Is This the End of Retirement?
As the average lifespan in the U.S. grows longer the whole concept of retirement is changing.
There are about 1 million people in the U.S. who are older than 100 years and thanks to extensive progress in biotechnology and neurosciences, many in the next generation are expected to live past the age of 150.
“The face of aging in the United States is changing dramatically. People are living longer, achieving higher levels of education, living in poverty less often, and experiencing increasingly lower rates of disability. Life expectancy nearly doubled during the 20th century with a ten-fold increase in the number of Americans age 65 or older,” according to the National Institute on Aging (NIA).
What this means is that the traditional way of planning for retirement will change radically. No longer will we follow the path of going to school, getting a job, working for a number of years, and retiring. Instead, we might go to school, get a job, take a few years off, go back to school, get another job (in a different profession) and then finally retire or work part time.
To some extent, this is already happening. More and more Americans are foregoing retirement to find a new job at 65. This is partly driven out of need for income to supplement social security but also because people who live longer don’t want to spend years and years sitting on the front porch.
Clearly, this new perspective calls for a different kind of planning. A big part of that planning involves understanding how the workplace will change in the near future. According to the Gartner Group consultancy, 20 years from now about 50 percent of all existing jobs will be done by robots instead of humans. Artificial intelligence and robots are not just challenging blue-collar jobs; they are starting to take over white-collar professions as well. Complex skillsets like those of anesthesiologists and accountants will soon be replaced by robots, simply through ongoing advances in technology.
What this means, is that people will work new and different kinds of jobs with different skillsets. In order to accomplish this, those individuals will be headed back to school to prepare for these new jobs.
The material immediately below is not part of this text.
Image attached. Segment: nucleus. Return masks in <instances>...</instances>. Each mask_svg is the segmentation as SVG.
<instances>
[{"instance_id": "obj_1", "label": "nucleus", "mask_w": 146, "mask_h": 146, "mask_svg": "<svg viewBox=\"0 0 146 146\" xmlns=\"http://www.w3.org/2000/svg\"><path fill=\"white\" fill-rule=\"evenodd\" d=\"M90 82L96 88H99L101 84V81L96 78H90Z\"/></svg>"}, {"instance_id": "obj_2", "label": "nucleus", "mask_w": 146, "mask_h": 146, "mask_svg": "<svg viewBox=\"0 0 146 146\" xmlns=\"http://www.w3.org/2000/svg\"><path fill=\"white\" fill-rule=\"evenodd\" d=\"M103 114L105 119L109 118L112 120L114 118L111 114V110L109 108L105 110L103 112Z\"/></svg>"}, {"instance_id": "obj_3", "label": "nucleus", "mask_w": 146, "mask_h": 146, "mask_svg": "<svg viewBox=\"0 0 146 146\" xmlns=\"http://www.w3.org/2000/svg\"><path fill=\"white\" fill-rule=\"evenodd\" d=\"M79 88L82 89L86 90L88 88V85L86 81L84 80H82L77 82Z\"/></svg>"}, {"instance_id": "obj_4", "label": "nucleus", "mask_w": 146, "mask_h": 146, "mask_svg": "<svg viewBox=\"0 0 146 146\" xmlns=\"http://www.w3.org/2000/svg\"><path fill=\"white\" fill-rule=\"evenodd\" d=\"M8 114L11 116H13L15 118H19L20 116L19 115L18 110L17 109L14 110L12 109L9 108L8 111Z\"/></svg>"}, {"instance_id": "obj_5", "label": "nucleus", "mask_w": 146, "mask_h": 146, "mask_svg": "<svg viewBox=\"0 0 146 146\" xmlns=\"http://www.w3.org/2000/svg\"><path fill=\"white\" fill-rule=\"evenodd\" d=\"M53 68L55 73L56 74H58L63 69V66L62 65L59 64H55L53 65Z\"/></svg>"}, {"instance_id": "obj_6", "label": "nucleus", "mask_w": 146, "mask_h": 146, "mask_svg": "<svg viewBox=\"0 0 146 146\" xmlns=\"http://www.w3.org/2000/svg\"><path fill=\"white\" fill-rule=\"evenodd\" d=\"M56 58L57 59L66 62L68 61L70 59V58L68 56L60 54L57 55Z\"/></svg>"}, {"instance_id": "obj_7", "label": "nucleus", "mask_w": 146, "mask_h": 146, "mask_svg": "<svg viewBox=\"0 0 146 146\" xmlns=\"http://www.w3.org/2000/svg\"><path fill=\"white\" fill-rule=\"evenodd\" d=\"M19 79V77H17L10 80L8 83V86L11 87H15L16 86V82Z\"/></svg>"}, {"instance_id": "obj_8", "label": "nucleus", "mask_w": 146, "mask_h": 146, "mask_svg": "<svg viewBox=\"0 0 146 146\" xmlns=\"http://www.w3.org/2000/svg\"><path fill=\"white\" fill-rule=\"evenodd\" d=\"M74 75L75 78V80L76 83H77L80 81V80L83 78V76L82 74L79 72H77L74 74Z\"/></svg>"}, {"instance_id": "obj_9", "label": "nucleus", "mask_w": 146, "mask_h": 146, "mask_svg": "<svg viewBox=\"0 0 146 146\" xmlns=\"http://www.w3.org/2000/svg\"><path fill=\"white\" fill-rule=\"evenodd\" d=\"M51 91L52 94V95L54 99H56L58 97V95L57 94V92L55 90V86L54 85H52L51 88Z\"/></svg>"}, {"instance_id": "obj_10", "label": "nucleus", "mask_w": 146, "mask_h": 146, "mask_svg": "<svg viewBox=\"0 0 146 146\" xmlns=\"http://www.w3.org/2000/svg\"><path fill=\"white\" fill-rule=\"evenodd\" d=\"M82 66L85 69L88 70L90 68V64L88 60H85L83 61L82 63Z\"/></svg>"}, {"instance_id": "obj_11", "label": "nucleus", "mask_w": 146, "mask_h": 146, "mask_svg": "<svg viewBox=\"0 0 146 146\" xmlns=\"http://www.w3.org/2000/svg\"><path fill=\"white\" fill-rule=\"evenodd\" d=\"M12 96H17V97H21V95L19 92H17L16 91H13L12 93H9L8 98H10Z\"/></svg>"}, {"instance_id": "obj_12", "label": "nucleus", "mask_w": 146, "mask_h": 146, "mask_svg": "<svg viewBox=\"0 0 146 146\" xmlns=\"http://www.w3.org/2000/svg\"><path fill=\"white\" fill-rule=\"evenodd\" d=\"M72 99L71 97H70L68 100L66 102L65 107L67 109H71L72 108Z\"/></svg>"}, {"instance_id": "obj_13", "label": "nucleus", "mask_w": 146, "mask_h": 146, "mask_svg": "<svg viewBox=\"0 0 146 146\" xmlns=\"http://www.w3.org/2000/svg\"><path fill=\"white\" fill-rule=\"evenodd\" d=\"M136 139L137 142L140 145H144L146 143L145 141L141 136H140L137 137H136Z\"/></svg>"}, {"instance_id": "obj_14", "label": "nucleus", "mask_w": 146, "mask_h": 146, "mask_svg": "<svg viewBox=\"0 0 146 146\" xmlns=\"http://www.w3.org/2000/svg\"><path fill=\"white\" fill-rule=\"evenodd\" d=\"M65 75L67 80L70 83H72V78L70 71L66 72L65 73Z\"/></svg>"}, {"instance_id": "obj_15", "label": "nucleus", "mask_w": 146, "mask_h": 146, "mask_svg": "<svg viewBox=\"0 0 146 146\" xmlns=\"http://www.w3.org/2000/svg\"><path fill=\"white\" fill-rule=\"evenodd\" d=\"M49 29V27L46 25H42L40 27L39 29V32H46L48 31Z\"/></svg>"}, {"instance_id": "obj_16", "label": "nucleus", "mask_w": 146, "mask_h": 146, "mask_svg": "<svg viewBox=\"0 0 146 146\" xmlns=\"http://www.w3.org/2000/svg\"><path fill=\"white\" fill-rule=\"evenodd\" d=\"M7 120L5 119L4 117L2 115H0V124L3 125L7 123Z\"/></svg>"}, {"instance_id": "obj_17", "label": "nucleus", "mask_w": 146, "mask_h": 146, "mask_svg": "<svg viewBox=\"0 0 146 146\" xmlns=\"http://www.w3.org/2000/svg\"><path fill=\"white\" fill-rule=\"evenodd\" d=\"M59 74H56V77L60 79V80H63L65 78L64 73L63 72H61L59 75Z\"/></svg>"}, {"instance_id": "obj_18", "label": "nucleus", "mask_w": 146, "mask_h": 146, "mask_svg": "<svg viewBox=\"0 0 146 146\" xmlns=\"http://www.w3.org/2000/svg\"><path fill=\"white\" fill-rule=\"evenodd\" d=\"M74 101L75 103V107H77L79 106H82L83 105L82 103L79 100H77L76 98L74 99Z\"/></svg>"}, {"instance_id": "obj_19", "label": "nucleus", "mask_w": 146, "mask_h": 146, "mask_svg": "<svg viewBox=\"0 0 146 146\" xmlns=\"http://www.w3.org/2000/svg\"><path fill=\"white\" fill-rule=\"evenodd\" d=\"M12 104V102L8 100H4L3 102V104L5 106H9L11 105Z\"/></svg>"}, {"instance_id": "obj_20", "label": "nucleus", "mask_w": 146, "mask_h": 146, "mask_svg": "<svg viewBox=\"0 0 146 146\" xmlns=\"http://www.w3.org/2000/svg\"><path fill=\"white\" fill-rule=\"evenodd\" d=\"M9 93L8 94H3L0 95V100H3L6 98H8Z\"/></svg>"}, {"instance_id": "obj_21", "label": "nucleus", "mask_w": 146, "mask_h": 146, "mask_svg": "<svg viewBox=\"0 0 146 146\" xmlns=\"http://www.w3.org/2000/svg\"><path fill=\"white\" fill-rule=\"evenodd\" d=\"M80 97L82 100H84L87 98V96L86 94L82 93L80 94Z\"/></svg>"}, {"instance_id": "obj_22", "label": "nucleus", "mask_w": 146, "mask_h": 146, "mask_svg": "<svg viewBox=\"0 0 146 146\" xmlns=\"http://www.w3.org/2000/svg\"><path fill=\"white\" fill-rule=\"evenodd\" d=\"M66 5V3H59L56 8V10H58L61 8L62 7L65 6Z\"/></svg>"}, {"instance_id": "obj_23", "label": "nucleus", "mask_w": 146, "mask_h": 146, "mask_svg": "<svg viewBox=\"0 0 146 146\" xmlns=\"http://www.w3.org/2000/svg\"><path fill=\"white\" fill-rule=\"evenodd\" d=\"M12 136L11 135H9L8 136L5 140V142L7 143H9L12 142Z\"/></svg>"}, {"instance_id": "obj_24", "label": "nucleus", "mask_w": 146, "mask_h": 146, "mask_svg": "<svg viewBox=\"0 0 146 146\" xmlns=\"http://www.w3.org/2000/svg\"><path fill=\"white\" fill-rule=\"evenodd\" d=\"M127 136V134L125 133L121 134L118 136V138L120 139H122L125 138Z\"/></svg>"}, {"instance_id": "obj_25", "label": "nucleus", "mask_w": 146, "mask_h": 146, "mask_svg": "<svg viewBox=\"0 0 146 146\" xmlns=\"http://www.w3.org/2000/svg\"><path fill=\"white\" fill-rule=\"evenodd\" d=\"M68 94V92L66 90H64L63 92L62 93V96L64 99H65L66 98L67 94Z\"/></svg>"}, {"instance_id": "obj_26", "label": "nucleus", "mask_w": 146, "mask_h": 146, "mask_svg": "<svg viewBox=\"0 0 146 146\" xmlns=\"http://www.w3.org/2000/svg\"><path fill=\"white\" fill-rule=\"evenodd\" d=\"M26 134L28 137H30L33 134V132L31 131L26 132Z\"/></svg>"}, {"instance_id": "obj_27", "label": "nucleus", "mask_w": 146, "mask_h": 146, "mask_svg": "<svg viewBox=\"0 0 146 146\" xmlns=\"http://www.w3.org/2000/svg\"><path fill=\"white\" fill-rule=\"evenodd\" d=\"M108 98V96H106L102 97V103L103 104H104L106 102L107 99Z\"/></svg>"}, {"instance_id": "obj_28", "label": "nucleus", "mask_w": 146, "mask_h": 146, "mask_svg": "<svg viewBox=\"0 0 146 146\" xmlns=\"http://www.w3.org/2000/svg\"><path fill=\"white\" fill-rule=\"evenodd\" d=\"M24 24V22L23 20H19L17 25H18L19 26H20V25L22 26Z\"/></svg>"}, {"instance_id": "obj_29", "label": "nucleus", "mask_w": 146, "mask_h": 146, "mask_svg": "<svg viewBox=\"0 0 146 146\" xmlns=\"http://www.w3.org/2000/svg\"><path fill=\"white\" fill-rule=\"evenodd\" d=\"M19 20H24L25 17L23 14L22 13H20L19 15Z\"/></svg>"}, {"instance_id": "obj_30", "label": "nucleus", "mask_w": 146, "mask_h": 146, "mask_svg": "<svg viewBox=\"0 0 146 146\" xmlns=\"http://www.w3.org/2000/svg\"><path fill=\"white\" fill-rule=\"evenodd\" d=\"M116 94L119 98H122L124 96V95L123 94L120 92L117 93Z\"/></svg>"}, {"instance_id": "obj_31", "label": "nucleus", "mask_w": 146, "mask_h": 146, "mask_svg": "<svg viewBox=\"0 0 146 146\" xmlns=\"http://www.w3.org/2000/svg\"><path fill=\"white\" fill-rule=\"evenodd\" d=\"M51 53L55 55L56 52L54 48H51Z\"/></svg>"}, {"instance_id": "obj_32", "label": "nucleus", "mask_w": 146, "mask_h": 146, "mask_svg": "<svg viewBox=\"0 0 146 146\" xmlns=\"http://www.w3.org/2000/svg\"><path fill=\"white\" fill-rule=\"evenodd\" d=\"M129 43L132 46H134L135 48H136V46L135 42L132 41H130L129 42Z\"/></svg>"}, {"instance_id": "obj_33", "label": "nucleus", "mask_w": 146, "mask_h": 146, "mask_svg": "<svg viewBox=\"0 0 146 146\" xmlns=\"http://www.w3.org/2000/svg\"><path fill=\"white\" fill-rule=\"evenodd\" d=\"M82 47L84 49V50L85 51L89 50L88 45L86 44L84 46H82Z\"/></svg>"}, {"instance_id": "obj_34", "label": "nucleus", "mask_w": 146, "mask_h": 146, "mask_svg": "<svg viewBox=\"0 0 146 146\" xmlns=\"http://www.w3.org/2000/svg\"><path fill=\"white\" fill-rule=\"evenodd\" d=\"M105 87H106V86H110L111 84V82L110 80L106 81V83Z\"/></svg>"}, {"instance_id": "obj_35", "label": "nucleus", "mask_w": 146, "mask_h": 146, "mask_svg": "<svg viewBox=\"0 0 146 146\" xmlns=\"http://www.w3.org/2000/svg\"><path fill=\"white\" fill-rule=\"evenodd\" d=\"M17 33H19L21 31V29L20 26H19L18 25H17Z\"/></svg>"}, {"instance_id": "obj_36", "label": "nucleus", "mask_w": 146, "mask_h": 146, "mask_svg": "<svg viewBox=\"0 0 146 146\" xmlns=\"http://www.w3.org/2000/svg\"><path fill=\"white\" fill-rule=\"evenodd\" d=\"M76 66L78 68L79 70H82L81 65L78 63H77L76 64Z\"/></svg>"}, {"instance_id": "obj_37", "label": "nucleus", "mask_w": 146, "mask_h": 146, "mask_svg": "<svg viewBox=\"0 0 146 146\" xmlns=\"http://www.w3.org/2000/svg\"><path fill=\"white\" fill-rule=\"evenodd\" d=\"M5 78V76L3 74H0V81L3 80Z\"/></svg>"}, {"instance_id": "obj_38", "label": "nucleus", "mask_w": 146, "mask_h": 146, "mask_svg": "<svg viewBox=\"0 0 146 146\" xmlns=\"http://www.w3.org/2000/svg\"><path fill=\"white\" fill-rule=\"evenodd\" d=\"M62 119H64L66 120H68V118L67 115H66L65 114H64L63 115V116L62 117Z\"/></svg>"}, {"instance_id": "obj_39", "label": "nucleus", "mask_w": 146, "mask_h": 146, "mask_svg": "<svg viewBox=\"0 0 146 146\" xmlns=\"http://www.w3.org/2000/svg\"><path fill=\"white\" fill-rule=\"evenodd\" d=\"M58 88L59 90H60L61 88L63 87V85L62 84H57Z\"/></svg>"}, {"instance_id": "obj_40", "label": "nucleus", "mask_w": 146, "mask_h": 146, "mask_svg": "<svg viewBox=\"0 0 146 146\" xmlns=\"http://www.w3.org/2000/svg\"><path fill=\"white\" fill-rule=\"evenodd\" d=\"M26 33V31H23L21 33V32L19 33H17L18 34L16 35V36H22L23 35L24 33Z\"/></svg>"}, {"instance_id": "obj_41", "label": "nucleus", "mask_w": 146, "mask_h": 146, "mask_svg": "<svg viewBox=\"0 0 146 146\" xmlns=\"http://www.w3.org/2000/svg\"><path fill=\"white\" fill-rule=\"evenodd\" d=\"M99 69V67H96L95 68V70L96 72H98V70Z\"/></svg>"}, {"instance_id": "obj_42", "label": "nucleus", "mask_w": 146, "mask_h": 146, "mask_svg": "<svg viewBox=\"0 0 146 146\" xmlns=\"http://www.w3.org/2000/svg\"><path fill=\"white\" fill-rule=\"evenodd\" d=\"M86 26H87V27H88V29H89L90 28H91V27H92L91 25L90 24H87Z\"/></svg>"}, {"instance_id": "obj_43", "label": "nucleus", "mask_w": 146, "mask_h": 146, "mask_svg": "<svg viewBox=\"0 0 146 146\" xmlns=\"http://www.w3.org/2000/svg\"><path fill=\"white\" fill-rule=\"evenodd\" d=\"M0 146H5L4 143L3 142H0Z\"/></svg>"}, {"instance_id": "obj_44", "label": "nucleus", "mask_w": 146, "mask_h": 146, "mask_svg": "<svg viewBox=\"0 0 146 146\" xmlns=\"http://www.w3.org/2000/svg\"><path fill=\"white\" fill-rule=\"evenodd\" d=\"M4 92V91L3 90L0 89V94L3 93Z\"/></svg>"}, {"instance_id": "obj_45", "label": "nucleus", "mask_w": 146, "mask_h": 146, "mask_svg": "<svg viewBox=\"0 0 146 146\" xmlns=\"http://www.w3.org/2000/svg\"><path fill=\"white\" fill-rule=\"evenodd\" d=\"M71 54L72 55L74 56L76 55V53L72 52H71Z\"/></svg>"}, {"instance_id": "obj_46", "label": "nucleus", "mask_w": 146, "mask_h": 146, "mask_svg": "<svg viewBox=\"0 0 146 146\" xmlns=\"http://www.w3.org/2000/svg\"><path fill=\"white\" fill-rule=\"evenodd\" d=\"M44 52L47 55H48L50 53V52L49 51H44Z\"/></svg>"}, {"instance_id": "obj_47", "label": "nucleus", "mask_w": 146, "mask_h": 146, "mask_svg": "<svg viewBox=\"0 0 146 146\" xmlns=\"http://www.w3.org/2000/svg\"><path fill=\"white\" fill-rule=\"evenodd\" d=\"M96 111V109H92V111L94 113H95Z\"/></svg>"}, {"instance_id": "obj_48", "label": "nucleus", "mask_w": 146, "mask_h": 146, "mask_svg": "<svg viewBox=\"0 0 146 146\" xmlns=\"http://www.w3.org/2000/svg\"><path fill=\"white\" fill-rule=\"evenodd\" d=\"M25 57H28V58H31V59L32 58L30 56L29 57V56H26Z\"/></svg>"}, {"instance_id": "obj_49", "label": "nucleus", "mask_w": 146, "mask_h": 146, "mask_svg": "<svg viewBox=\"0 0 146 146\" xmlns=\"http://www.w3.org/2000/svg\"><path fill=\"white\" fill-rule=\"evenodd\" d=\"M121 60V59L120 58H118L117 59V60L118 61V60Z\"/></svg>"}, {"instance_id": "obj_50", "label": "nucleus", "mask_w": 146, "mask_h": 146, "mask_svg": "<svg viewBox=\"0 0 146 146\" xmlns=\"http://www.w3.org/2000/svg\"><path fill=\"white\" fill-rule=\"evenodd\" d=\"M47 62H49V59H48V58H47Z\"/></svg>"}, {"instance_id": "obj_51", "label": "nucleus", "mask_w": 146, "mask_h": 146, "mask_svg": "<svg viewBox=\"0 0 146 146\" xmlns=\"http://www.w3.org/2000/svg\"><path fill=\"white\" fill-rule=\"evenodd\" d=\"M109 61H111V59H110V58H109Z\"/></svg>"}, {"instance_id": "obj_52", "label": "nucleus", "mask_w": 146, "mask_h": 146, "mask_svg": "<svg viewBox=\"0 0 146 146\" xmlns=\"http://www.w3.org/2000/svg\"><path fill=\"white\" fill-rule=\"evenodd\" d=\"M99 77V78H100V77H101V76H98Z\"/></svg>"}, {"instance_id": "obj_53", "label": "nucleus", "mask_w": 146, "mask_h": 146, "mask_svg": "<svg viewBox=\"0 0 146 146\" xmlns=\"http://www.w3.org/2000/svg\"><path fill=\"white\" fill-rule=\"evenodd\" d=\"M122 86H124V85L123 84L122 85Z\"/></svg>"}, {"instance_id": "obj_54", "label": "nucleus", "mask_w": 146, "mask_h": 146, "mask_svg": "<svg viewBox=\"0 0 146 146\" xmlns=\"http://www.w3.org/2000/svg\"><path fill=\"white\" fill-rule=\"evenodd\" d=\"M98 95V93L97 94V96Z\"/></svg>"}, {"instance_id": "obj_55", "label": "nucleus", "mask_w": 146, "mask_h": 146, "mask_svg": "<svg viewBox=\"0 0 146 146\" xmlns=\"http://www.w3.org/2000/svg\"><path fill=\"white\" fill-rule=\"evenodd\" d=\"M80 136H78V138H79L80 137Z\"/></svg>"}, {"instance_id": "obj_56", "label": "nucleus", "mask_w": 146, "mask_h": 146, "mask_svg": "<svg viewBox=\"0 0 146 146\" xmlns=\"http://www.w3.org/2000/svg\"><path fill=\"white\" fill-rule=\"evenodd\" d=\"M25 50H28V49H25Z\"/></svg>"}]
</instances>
In fact, life-long learning could eventually replace the school-job cycle. Older adults are heading back to school, often part time or in the evenings and their rate of enrollment is rising faster than students of typical college age. In 2014, older students accounted for about 30 percent of all college and graduate students, according to the National Center for Education Statistics. This figure is expected to rise sharply by 2020 as more than 10 million older students head for the classrooms. A large number of these students are trying to acquire the skills necessary to land a new job.
Obviously as people continue to work after retirement age and well into their 90s, their retirement income strategy and savings goals will have to be very different. People may no longer need to accumulate vast retirement savings to remain comfortable in old age. Few, as it is, can even save enough to fund a retirement that needs to last 35+ years. This new career will be combined with a more flexible working schedule, enabling you to phase gradually into full retirement.
The phased approach will permit older workers to set goals for saving and investing, bearing in mind that they will have far more time to do this than before. All of this means that retirement planning will be even more complex as all these new scenarios become a part of life. Planning as early as possible with a skilled financial advisor is the best way to help you take all this into account as you plan for the future.